Wednesday, March 12, 2025

Wikipedia

 

 


 

 

 

 

 

 

HERE is the Wikipedia page for Catherine Chandler.

Please note: the photo they used is quite out of date!



Thursday, March 6, 2025

Ending

 

 

Guettarda uruguensis/jazmín del Uruguay

 

 

 

 

 

 

 

 

 

 

 

In this sonnet, each line ends in "ve" which in Spanish means "go."

"Ending" was first published in 2017 in Alabama Literary Review (volume 26, number 1) and appears in my collection Pointing Home (Kelsay Books, 2019).

 

 

Ending

                                               

 

Nothing to reproach or to forgive.

Nothing to unwind or to unweave.

No arguments to prove or to disprove.

No wrongs to right. No rights to claim or waive.

In retrospect, it’s all so relative—

seasons, space-time, truth and make-believe.

I’ve left the northern hemisphere, but you’ve

a motto: Plus ça change . . . I hear you; save

that here the jasmine is in bloom. Above,

Crux reappears to complement a mauve

and apricot tableau. The men arrive,

back from the long November cattle drive,

while in a nearby eucalyptus grove

a golden-eared paloma coos his love.


 

Tuesday, February 25, 2025

The Bard: A Cento/Sestina or a Sestina/Cento!

 

 


 

 

"The Bard" is my perfect-rhymed cento/sestina (or sestina/cento), all lines taken verbatim from the works of William Shakespeare.

 

 

 

"The Bard" is included in two important anthologies, The Cento: A Collection of Collage Poems (Red Hen Press, T. Welford, Editor, 2011) and Book of Odd and Invented Forms (Fourth Edition), Lewis Turco, Editor, 2011.

It is included in my Canadian collection, Glad and Sorry Seasons (Biblioasis, 2014).

 

The Bard

 

Our hands are full of business: let’s away,

and on our actions set the name of right;

with full bags of spices, a passport, too,

for we must measure twenty miles to-day

when day’s oppression is not eased by night.

So come my soul to bliss, as I speak true.

 

If it appear not plain and prove untrue,

that so my sad decrees may fly away,

kill me to-morrow: let me live to-night!

Thou livest; report me and my cause aright.

Why didst thou promise such a beauteous day?

If thou say so, withdraw, and prove it, too.

 

Let me have audience for a word or two:

this above all: to thine ownself be true.

Yet I confess that often ere this day,

in cases of defence, ’tis best to weigh,

to look into the blots and stains of right,

in high-born words the worth of many a knight.

 

The mountain or the sea, the day or night –

one side will mock another; the other, too.

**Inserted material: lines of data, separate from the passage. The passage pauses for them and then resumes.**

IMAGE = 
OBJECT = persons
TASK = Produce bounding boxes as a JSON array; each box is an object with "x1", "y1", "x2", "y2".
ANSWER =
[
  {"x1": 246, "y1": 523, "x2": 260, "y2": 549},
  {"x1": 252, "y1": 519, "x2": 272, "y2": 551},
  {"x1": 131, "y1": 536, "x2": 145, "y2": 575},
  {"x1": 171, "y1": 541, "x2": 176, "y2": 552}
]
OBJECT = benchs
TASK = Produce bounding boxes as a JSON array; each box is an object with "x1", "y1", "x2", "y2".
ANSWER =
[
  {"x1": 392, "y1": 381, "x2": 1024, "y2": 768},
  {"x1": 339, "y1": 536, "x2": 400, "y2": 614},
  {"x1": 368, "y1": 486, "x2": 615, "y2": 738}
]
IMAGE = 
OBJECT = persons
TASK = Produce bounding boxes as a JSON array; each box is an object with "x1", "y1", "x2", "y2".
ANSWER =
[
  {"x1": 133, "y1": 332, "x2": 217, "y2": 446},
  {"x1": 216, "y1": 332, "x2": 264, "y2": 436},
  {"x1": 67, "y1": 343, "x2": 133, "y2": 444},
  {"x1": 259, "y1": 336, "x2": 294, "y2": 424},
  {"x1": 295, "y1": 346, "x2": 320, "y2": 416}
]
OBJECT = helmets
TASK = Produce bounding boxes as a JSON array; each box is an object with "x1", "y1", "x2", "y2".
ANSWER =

O, let me, true in love, but truly write

without all ornament, itself and true,

for fear their colours should be washed away,

as are those dulcet sounds in break of day.

 

The nightingale, if she should sing by day,

and she died singing it: that song to-night,

which by and by black night doth take away;

if she pertain to life, let her speak, too!

They would not take her life – is this not true?

O, blame me not, if I no more can write!

 

Never durst poet touch a pen to write:

we are but warriors for the working-day.

If what I now pronounce you have found true:

when the sun sets, who doth not look for night?

Please you, deliberate a day or two,

let thy fair wisdom, not thy passion sway.

 

There is no other way: do me this right –

and it must follow, as the night the day,

write till your ink be dry. O, ’tis too true.